Giffey: The Evolution of a Workers' Rights and Peace Activist

EnlargeMembers of Obreros Unidos (United Workers) march from Wautoma to Madison on Highway 21 to petition lawmakers to hold farms and food industry corporations accountable for better working conditions for migrant farm workers.

Salas and Sanchez Leading March to Madison, 1966

Wautoma, Wisconsin. 30 marchers of Obreros Unidos (United Workers) march from Wautoma to Madison on Highway 21 to petition lawmakers to hold farms and food industry corporations accountable for better working conditions for migrant farm workers. View the original source document: WHI 92280

Since 1961 David Giffey has worked as a staff writer, photojournalist and freelance correspondent for a variety of newspapers, magazines, and radio news outlets. His professional career began in 1965-66 in Vietnam, where he was a combat journalist for The American Traveler, a U.S. Army newspaper. Prior to that he had been a wire editor for the Oshkosh Daily Northwestern and an assistant editor at the Fort Riley Post.

When he returned to Wisconsin, Giffey became involved with Obreros Unidos (United Workers) and the migrant farm worker labor movement. He says his approach to photography and journalism was "specifically intended to advance the cause of farm workers." His philosophical and political interests drew him not only toward the farm worker movement but also alternative media and the peace movement.

After three decades of activism, Giffey created a traveling exhibit in 1998 called "Struggle for Justice: The Migrant Farm Worker Labor Movement in Wisconsin." It included black-and-white photographs, Spanish and English text blocks, and supplementary information such as maps and news stories. Two years later he edited another of his photographic collections, "The People's Stories of South Madison."

Giffey's Formative Years

David Giffey was born December 20, 1941, in Fond du Lac. He grew up on a small dairy farm and attended a one-room schoolhouse. While working as a young man in nearby corn and peas canning factories, he became acquainted with migrant workers from Texas, Mexico, the South, Jamaica and Barbados. In 1959, while in college, he befriended members of the Jesús Salas family who had moved to Wisconsin from Texas.

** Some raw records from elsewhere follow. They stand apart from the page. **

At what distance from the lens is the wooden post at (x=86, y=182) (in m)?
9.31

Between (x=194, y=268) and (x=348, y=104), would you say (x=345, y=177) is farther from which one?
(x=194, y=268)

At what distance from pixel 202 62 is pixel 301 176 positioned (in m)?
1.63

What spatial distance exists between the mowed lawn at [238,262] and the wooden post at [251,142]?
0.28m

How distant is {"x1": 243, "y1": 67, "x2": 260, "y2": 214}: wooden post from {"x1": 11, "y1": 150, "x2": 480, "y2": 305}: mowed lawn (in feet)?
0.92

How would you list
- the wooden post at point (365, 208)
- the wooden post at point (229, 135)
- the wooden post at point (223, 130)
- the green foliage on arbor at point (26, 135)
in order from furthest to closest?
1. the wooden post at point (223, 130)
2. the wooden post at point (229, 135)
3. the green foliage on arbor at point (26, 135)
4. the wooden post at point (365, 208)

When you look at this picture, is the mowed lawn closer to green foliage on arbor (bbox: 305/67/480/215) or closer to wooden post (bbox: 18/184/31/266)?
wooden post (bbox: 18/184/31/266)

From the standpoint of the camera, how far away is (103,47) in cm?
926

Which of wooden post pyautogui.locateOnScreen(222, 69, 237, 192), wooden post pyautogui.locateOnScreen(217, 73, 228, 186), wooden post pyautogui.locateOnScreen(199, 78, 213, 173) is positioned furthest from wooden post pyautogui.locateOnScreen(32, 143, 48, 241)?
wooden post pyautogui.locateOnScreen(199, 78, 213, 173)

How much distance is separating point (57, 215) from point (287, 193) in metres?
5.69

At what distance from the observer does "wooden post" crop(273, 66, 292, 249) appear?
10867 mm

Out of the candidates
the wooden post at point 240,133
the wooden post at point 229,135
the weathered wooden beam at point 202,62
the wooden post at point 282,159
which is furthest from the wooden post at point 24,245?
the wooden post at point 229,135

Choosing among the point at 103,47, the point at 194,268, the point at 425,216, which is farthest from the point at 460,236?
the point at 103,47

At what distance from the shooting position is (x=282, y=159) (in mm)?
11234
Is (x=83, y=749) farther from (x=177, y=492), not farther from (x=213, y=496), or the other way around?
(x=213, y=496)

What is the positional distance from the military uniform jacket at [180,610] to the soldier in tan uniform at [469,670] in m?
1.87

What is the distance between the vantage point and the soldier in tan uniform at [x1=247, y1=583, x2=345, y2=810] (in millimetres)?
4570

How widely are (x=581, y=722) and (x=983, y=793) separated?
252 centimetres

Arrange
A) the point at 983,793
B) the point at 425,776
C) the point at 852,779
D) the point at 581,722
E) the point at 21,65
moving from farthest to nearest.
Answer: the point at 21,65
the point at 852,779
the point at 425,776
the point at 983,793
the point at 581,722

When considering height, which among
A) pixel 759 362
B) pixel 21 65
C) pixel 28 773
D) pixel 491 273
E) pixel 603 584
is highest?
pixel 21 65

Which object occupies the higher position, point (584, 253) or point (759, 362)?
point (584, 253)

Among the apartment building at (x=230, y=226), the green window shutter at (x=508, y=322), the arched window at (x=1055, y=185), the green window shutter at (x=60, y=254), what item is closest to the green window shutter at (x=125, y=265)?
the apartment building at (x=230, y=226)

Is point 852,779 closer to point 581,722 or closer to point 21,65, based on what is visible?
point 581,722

At the same time, Giffey became politically active. He worked for John F. Kennedy's 1960 presidential campaign and introduced JFK when the future president came to speak on his college campus. From 1966-1969 Giffey covered congressional and presidential candidates such as Eugene McCarthy, Richard Nixon, George Romney and George Wallace.

In addition to photography, Giffey has worked as a visual artist, painter and muralist for churches and public buildings. He was also the founder and instructor for the Boys & Girls Club of Dane County's "Youth Journal" from 2000-2010.